A favorite blogger writes: "What has happened to all the women who are done with child-rearing? Young voices permeate the blogosphere." What do sixty-something women do with their lives, especially if they do not have full-time jobs? We're here to find that out.
Saturday, March 15, 2008
Animal Estates and Demuth
Another museum last night - this time the Whitney. I had wanted to see the small show of paintings by Charles Demuth, from the twenties. These are, for the most part, paintings of industrial buildings in his native Lancaster, Pa. There are also some earlier works - watercolors of flowers, and one of acrobats. All lovely, and worth the trip.
The bulk of the museum (first four floors) is given over right now to the Biennial, a big every-other-year-show of the latest goings-on in the art world - the sort of things you see in Chelsea. More conceptual than beautiful, mostly huge, nothing you'd hang on the wall (exception: some interesting photo-realist paintings by California artist Robert Bechtle).
That's where the milling throngs were, and I breezed through it all fairly quickly, returning to the uncrowded fifth floor where a small groups of works from the permanent collection was on display, in addition to the Demuth exhibit and an exquisite small group of Calders.

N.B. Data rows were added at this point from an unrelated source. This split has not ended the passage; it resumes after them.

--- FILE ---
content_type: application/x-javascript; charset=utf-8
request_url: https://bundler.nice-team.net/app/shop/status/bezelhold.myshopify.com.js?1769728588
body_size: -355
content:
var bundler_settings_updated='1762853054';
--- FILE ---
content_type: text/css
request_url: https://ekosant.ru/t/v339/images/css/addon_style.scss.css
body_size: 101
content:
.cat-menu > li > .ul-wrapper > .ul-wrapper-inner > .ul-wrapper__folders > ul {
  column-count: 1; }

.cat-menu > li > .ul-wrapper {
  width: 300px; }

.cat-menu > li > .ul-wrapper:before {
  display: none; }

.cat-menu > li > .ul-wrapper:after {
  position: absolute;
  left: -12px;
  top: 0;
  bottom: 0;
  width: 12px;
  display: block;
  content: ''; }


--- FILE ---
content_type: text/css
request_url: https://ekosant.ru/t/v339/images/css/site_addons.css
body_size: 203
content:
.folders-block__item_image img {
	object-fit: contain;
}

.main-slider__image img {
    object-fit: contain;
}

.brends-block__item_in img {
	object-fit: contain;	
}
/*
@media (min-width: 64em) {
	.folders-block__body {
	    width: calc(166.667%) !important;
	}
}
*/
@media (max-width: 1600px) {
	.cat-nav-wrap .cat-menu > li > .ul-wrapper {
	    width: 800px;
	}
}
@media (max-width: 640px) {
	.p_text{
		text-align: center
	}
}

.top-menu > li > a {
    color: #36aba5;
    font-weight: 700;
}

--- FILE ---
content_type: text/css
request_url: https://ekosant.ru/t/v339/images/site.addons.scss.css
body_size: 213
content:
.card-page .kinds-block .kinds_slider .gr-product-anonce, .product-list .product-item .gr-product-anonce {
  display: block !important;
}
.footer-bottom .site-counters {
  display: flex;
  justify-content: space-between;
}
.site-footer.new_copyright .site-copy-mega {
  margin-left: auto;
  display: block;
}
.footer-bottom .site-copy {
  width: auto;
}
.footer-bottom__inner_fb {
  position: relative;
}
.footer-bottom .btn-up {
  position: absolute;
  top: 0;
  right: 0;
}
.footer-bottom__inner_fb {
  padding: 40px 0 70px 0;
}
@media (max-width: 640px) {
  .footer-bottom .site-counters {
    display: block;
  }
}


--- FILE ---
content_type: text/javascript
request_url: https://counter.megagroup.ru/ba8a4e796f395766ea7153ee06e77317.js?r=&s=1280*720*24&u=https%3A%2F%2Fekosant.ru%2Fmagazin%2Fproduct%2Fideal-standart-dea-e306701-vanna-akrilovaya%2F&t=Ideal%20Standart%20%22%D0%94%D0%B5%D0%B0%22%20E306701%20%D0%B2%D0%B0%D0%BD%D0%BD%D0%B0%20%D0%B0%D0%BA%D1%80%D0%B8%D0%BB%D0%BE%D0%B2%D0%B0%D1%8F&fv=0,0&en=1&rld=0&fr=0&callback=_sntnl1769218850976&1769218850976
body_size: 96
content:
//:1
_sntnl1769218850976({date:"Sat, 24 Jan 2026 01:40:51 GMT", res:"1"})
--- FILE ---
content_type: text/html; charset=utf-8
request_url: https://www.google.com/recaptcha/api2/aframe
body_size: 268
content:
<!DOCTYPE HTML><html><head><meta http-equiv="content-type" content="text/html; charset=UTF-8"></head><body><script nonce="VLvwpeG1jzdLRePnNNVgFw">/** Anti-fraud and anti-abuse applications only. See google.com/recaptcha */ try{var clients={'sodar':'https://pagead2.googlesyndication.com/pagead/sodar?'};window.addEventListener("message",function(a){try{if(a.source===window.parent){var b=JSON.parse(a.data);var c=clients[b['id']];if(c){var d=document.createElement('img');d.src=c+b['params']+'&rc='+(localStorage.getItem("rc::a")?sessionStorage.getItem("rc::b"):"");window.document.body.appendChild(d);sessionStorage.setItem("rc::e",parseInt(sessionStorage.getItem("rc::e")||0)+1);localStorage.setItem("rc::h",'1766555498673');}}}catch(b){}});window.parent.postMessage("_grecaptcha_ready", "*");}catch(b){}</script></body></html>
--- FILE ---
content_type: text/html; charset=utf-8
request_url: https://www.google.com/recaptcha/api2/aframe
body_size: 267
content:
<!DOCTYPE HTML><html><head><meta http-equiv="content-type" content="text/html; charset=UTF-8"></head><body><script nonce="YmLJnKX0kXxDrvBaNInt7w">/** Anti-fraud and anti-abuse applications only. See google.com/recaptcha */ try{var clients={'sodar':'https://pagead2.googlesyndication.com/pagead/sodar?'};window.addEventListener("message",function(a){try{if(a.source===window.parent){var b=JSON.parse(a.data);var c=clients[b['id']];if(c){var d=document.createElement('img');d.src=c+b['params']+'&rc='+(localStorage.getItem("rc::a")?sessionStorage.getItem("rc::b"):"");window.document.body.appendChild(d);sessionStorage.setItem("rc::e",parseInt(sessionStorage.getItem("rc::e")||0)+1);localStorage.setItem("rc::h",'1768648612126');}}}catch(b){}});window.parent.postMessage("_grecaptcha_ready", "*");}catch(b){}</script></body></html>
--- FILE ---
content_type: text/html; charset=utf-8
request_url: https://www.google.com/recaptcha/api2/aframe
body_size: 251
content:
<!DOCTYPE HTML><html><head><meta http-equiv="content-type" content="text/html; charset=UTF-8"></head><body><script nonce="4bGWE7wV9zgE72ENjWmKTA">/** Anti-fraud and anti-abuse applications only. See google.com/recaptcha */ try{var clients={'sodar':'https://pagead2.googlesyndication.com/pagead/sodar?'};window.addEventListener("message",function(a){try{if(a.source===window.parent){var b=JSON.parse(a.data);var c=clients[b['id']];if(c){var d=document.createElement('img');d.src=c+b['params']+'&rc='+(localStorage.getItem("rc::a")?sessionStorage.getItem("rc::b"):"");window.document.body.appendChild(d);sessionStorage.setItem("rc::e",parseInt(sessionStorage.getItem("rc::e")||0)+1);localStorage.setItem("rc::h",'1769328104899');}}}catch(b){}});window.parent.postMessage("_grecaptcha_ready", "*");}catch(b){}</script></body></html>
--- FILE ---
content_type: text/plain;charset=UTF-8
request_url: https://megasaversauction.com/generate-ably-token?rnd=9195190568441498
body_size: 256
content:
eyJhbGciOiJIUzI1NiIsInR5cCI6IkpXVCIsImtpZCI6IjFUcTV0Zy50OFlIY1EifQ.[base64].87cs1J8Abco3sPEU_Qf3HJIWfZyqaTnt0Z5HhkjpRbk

But outside the museum, surrounding the sunken pool, there was an installation by Fritz Haeg called "Animal Estates". The artist has created homes for twelve "animal clients" who would have lived in the area over 400 years ago, before the European colonists arrived. So there's an enormous nest for a family of bald eagles, a burrow for an opossum, gourd-houses for purple martins, a sunningi platform for the eastern mud turtle, and so forth.
People who are waiting in line to enter the museum peer into this area over a railing, and are given little signs to read about the "clients", similar to what you'd encounter at a nature preserve.
While I was standing in the line (along with a bunch of twenty-somethings, as I now realize is the norm at museum "free nights") I didn't really know what I was looking at - I thought maybe it had always been there. I'm not sure what the plan is, but I hope it will stay!